Il libro di Shemot si apre con la narrazione della schiavitù e delle pene sofferte dagli ebrei dopo la morte di Yosef e l’avvento di un nuovo re. Dal popolo oppresso nasce, però, Moshé che viene salvato dalle acque del Nilo sulle cui sponde era stato deposto dalla madre, dopo che Faraone aveva ordinato che tutti i neonati degli ebrei fossero gettati nel fiume.

Cresciuto a corte, non tardò però a entrare in contatto con il popolo ebraico e a prendere parte alle loro sventure, finché, per aver ucciso uno degli aguzzini che rendevano insopportabile la vita agli ebrei schiavi, fu costretto a fuggire.

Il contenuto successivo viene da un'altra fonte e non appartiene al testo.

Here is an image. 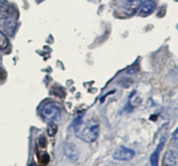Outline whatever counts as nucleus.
<instances>
[{"mask_svg":"<svg viewBox=\"0 0 178 166\" xmlns=\"http://www.w3.org/2000/svg\"><path fill=\"white\" fill-rule=\"evenodd\" d=\"M75 135L77 138L85 143L96 141L99 135V124L94 118L82 120L77 118L74 124Z\"/></svg>","mask_w":178,"mask_h":166,"instance_id":"1","label":"nucleus"},{"mask_svg":"<svg viewBox=\"0 0 178 166\" xmlns=\"http://www.w3.org/2000/svg\"><path fill=\"white\" fill-rule=\"evenodd\" d=\"M41 116L47 122H55L61 117V109L54 103L47 104L41 110Z\"/></svg>","mask_w":178,"mask_h":166,"instance_id":"2","label":"nucleus"},{"mask_svg":"<svg viewBox=\"0 0 178 166\" xmlns=\"http://www.w3.org/2000/svg\"><path fill=\"white\" fill-rule=\"evenodd\" d=\"M136 155L135 151L125 146H119L113 153V158L118 161H130Z\"/></svg>","mask_w":178,"mask_h":166,"instance_id":"3","label":"nucleus"},{"mask_svg":"<svg viewBox=\"0 0 178 166\" xmlns=\"http://www.w3.org/2000/svg\"><path fill=\"white\" fill-rule=\"evenodd\" d=\"M64 152L65 156L69 157L71 161H76L79 156L76 145L71 143H65L64 144Z\"/></svg>","mask_w":178,"mask_h":166,"instance_id":"4","label":"nucleus"},{"mask_svg":"<svg viewBox=\"0 0 178 166\" xmlns=\"http://www.w3.org/2000/svg\"><path fill=\"white\" fill-rule=\"evenodd\" d=\"M163 166H177V153L172 150L166 151L163 156Z\"/></svg>","mask_w":178,"mask_h":166,"instance_id":"5","label":"nucleus"},{"mask_svg":"<svg viewBox=\"0 0 178 166\" xmlns=\"http://www.w3.org/2000/svg\"><path fill=\"white\" fill-rule=\"evenodd\" d=\"M14 14V9L13 7L6 2L0 4V19L6 20L10 19V18Z\"/></svg>","mask_w":178,"mask_h":166,"instance_id":"6","label":"nucleus"},{"mask_svg":"<svg viewBox=\"0 0 178 166\" xmlns=\"http://www.w3.org/2000/svg\"><path fill=\"white\" fill-rule=\"evenodd\" d=\"M156 9V4L152 0H146L140 5V15L147 17L150 15Z\"/></svg>","mask_w":178,"mask_h":166,"instance_id":"7","label":"nucleus"},{"mask_svg":"<svg viewBox=\"0 0 178 166\" xmlns=\"http://www.w3.org/2000/svg\"><path fill=\"white\" fill-rule=\"evenodd\" d=\"M165 143V138H162L161 142L159 143V144L157 147V149L153 151V153L151 154V156L149 157V162L151 166H158V161H159V155L160 152L163 150V147Z\"/></svg>","mask_w":178,"mask_h":166,"instance_id":"8","label":"nucleus"},{"mask_svg":"<svg viewBox=\"0 0 178 166\" xmlns=\"http://www.w3.org/2000/svg\"><path fill=\"white\" fill-rule=\"evenodd\" d=\"M3 28H4L5 33L6 35L13 37L17 30V23L16 21L11 20V19H6L3 25Z\"/></svg>","mask_w":178,"mask_h":166,"instance_id":"9","label":"nucleus"},{"mask_svg":"<svg viewBox=\"0 0 178 166\" xmlns=\"http://www.w3.org/2000/svg\"><path fill=\"white\" fill-rule=\"evenodd\" d=\"M57 125L54 122H49L48 126H47V134L50 136H54L57 132Z\"/></svg>","mask_w":178,"mask_h":166,"instance_id":"10","label":"nucleus"},{"mask_svg":"<svg viewBox=\"0 0 178 166\" xmlns=\"http://www.w3.org/2000/svg\"><path fill=\"white\" fill-rule=\"evenodd\" d=\"M9 46V40L4 32L0 30V50H5Z\"/></svg>","mask_w":178,"mask_h":166,"instance_id":"11","label":"nucleus"},{"mask_svg":"<svg viewBox=\"0 0 178 166\" xmlns=\"http://www.w3.org/2000/svg\"><path fill=\"white\" fill-rule=\"evenodd\" d=\"M39 160H40V163L42 165L46 166L49 164V162H50V156H49V155L47 153H44V154H43L40 156Z\"/></svg>","mask_w":178,"mask_h":166,"instance_id":"12","label":"nucleus"},{"mask_svg":"<svg viewBox=\"0 0 178 166\" xmlns=\"http://www.w3.org/2000/svg\"><path fill=\"white\" fill-rule=\"evenodd\" d=\"M38 144H39V145H40L42 148H44V147H45L47 142H46V139L44 138V136H41V137L38 138Z\"/></svg>","mask_w":178,"mask_h":166,"instance_id":"13","label":"nucleus"},{"mask_svg":"<svg viewBox=\"0 0 178 166\" xmlns=\"http://www.w3.org/2000/svg\"><path fill=\"white\" fill-rule=\"evenodd\" d=\"M176 134H177V129L175 131V132H174V134H173V136H174V141L176 142H177V136H176Z\"/></svg>","mask_w":178,"mask_h":166,"instance_id":"14","label":"nucleus"},{"mask_svg":"<svg viewBox=\"0 0 178 166\" xmlns=\"http://www.w3.org/2000/svg\"><path fill=\"white\" fill-rule=\"evenodd\" d=\"M4 2H5V0H0V4H2V3H4Z\"/></svg>","mask_w":178,"mask_h":166,"instance_id":"15","label":"nucleus"},{"mask_svg":"<svg viewBox=\"0 0 178 166\" xmlns=\"http://www.w3.org/2000/svg\"><path fill=\"white\" fill-rule=\"evenodd\" d=\"M129 2H133V0H128Z\"/></svg>","mask_w":178,"mask_h":166,"instance_id":"16","label":"nucleus"}]
</instances>
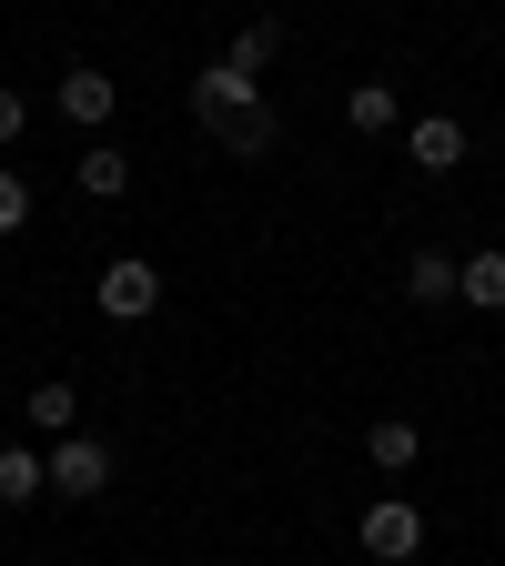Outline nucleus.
I'll use <instances>...</instances> for the list:
<instances>
[{
    "mask_svg": "<svg viewBox=\"0 0 505 566\" xmlns=\"http://www.w3.org/2000/svg\"><path fill=\"white\" fill-rule=\"evenodd\" d=\"M102 314L112 324H152L162 314V263L152 253H112L102 263Z\"/></svg>",
    "mask_w": 505,
    "mask_h": 566,
    "instance_id": "obj_1",
    "label": "nucleus"
},
{
    "mask_svg": "<svg viewBox=\"0 0 505 566\" xmlns=\"http://www.w3.org/2000/svg\"><path fill=\"white\" fill-rule=\"evenodd\" d=\"M354 536H365L375 566H404V556H424V506H414V495H375Z\"/></svg>",
    "mask_w": 505,
    "mask_h": 566,
    "instance_id": "obj_2",
    "label": "nucleus"
},
{
    "mask_svg": "<svg viewBox=\"0 0 505 566\" xmlns=\"http://www.w3.org/2000/svg\"><path fill=\"white\" fill-rule=\"evenodd\" d=\"M182 102H192V122H223V112H253V102H263V71H243V61L223 51V61H202V71H192V92H182Z\"/></svg>",
    "mask_w": 505,
    "mask_h": 566,
    "instance_id": "obj_3",
    "label": "nucleus"
},
{
    "mask_svg": "<svg viewBox=\"0 0 505 566\" xmlns=\"http://www.w3.org/2000/svg\"><path fill=\"white\" fill-rule=\"evenodd\" d=\"M51 102H61V122H82V132L102 142V132H112V112H122V82H112V71H102V61H71Z\"/></svg>",
    "mask_w": 505,
    "mask_h": 566,
    "instance_id": "obj_4",
    "label": "nucleus"
},
{
    "mask_svg": "<svg viewBox=\"0 0 505 566\" xmlns=\"http://www.w3.org/2000/svg\"><path fill=\"white\" fill-rule=\"evenodd\" d=\"M102 485H112V446H102V436H82V424L51 436V495H82V506H92Z\"/></svg>",
    "mask_w": 505,
    "mask_h": 566,
    "instance_id": "obj_5",
    "label": "nucleus"
},
{
    "mask_svg": "<svg viewBox=\"0 0 505 566\" xmlns=\"http://www.w3.org/2000/svg\"><path fill=\"white\" fill-rule=\"evenodd\" d=\"M404 163L455 172V163H465V122H455V112H414V122H404Z\"/></svg>",
    "mask_w": 505,
    "mask_h": 566,
    "instance_id": "obj_6",
    "label": "nucleus"
},
{
    "mask_svg": "<svg viewBox=\"0 0 505 566\" xmlns=\"http://www.w3.org/2000/svg\"><path fill=\"white\" fill-rule=\"evenodd\" d=\"M71 192L122 202V192H131V153H122V142H82V153H71Z\"/></svg>",
    "mask_w": 505,
    "mask_h": 566,
    "instance_id": "obj_7",
    "label": "nucleus"
},
{
    "mask_svg": "<svg viewBox=\"0 0 505 566\" xmlns=\"http://www.w3.org/2000/svg\"><path fill=\"white\" fill-rule=\"evenodd\" d=\"M212 142H223V153L233 163H263L273 153V142H283V122H273V102H253V112H223V122H202Z\"/></svg>",
    "mask_w": 505,
    "mask_h": 566,
    "instance_id": "obj_8",
    "label": "nucleus"
},
{
    "mask_svg": "<svg viewBox=\"0 0 505 566\" xmlns=\"http://www.w3.org/2000/svg\"><path fill=\"white\" fill-rule=\"evenodd\" d=\"M365 455H375V475H414V465H424V424L375 415V424H365Z\"/></svg>",
    "mask_w": 505,
    "mask_h": 566,
    "instance_id": "obj_9",
    "label": "nucleus"
},
{
    "mask_svg": "<svg viewBox=\"0 0 505 566\" xmlns=\"http://www.w3.org/2000/svg\"><path fill=\"white\" fill-rule=\"evenodd\" d=\"M455 304H465V314H505V243L465 253V273H455Z\"/></svg>",
    "mask_w": 505,
    "mask_h": 566,
    "instance_id": "obj_10",
    "label": "nucleus"
},
{
    "mask_svg": "<svg viewBox=\"0 0 505 566\" xmlns=\"http://www.w3.org/2000/svg\"><path fill=\"white\" fill-rule=\"evenodd\" d=\"M344 122L365 132V142H385V132H404V102H394V82H354L344 92Z\"/></svg>",
    "mask_w": 505,
    "mask_h": 566,
    "instance_id": "obj_11",
    "label": "nucleus"
},
{
    "mask_svg": "<svg viewBox=\"0 0 505 566\" xmlns=\"http://www.w3.org/2000/svg\"><path fill=\"white\" fill-rule=\"evenodd\" d=\"M31 495H51V455L41 446H0V506H31Z\"/></svg>",
    "mask_w": 505,
    "mask_h": 566,
    "instance_id": "obj_12",
    "label": "nucleus"
},
{
    "mask_svg": "<svg viewBox=\"0 0 505 566\" xmlns=\"http://www.w3.org/2000/svg\"><path fill=\"white\" fill-rule=\"evenodd\" d=\"M455 273H465V263H455V253H435V243H424V253H414V263H404V294H414V304H424V314H435V304H455Z\"/></svg>",
    "mask_w": 505,
    "mask_h": 566,
    "instance_id": "obj_13",
    "label": "nucleus"
},
{
    "mask_svg": "<svg viewBox=\"0 0 505 566\" xmlns=\"http://www.w3.org/2000/svg\"><path fill=\"white\" fill-rule=\"evenodd\" d=\"M21 424H31V436H71V424H82V395H71V385L51 375V385H31V405H21Z\"/></svg>",
    "mask_w": 505,
    "mask_h": 566,
    "instance_id": "obj_14",
    "label": "nucleus"
},
{
    "mask_svg": "<svg viewBox=\"0 0 505 566\" xmlns=\"http://www.w3.org/2000/svg\"><path fill=\"white\" fill-rule=\"evenodd\" d=\"M21 223H31V172H21V163H0V243H11Z\"/></svg>",
    "mask_w": 505,
    "mask_h": 566,
    "instance_id": "obj_15",
    "label": "nucleus"
},
{
    "mask_svg": "<svg viewBox=\"0 0 505 566\" xmlns=\"http://www.w3.org/2000/svg\"><path fill=\"white\" fill-rule=\"evenodd\" d=\"M273 51H283V21H243V31H233V61H243V71H273Z\"/></svg>",
    "mask_w": 505,
    "mask_h": 566,
    "instance_id": "obj_16",
    "label": "nucleus"
},
{
    "mask_svg": "<svg viewBox=\"0 0 505 566\" xmlns=\"http://www.w3.org/2000/svg\"><path fill=\"white\" fill-rule=\"evenodd\" d=\"M21 132H31V102H21L11 82H0V153H11V142H21Z\"/></svg>",
    "mask_w": 505,
    "mask_h": 566,
    "instance_id": "obj_17",
    "label": "nucleus"
}]
</instances>
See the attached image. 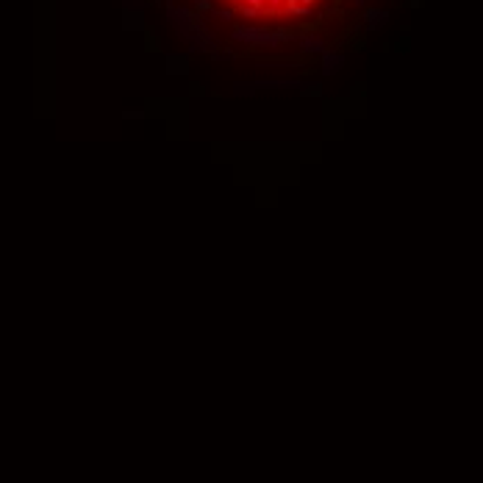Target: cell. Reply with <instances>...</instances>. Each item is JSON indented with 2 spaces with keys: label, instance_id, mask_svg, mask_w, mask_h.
I'll return each mask as SVG.
<instances>
[{
  "label": "cell",
  "instance_id": "1",
  "mask_svg": "<svg viewBox=\"0 0 483 483\" xmlns=\"http://www.w3.org/2000/svg\"><path fill=\"white\" fill-rule=\"evenodd\" d=\"M233 39L256 44V47H275V44L289 42V34H281V31H261V28L245 25V28H233Z\"/></svg>",
  "mask_w": 483,
  "mask_h": 483
},
{
  "label": "cell",
  "instance_id": "2",
  "mask_svg": "<svg viewBox=\"0 0 483 483\" xmlns=\"http://www.w3.org/2000/svg\"><path fill=\"white\" fill-rule=\"evenodd\" d=\"M300 47L306 50V53H325V42H322L320 36H303Z\"/></svg>",
  "mask_w": 483,
  "mask_h": 483
},
{
  "label": "cell",
  "instance_id": "3",
  "mask_svg": "<svg viewBox=\"0 0 483 483\" xmlns=\"http://www.w3.org/2000/svg\"><path fill=\"white\" fill-rule=\"evenodd\" d=\"M339 61H342L339 56H328V53H325V61H322V73H333V69L339 67Z\"/></svg>",
  "mask_w": 483,
  "mask_h": 483
},
{
  "label": "cell",
  "instance_id": "4",
  "mask_svg": "<svg viewBox=\"0 0 483 483\" xmlns=\"http://www.w3.org/2000/svg\"><path fill=\"white\" fill-rule=\"evenodd\" d=\"M239 11H242V14L247 17V20H253V17H258V14H261L264 9H253V6H245V3H242V6H239Z\"/></svg>",
  "mask_w": 483,
  "mask_h": 483
},
{
  "label": "cell",
  "instance_id": "5",
  "mask_svg": "<svg viewBox=\"0 0 483 483\" xmlns=\"http://www.w3.org/2000/svg\"><path fill=\"white\" fill-rule=\"evenodd\" d=\"M195 6H198V11H211L214 0H195Z\"/></svg>",
  "mask_w": 483,
  "mask_h": 483
},
{
  "label": "cell",
  "instance_id": "6",
  "mask_svg": "<svg viewBox=\"0 0 483 483\" xmlns=\"http://www.w3.org/2000/svg\"><path fill=\"white\" fill-rule=\"evenodd\" d=\"M267 0H245V6H253V9H264Z\"/></svg>",
  "mask_w": 483,
  "mask_h": 483
},
{
  "label": "cell",
  "instance_id": "7",
  "mask_svg": "<svg viewBox=\"0 0 483 483\" xmlns=\"http://www.w3.org/2000/svg\"><path fill=\"white\" fill-rule=\"evenodd\" d=\"M267 3H270V6H272V9H278V11H281V6L286 3V0H267Z\"/></svg>",
  "mask_w": 483,
  "mask_h": 483
}]
</instances>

Accolto nella casa di un sacerdote di Midian, ne sposò la figlia, Zippora, dalla quale ebbe un primo figlio, Ghereshom, e visse facendo il pastore del gregge del suocero. Guidando le pecore lungo le solitarie campagne, giunse un giorno presso il monte Chorev, dove ebbe la visione di un roveto che bruciava senza consumarsi, mentre una voce lo invitava a tornare in Egitto per liberare il suo popolo dalla schiavitù e ricondurlo nella Terra promessa ai Patriarchi. Egli tentò di non accollarsi tale compito, dicendosi inadeguato allo scopo, ma dovette accettare la missione e recarsi, con il fratello Aharon dinanzi a Faraone oppressore per chiedergli, nel nome di D-o, la liberazione del popolo schiavo. Il re, però, rese ancora più pesante il lavoro e più insopportabile la situazione degli ebrei sottomessi, tanto che essi protestarono e inveirono contro i liberatori che non erano riusciti nel loro compito.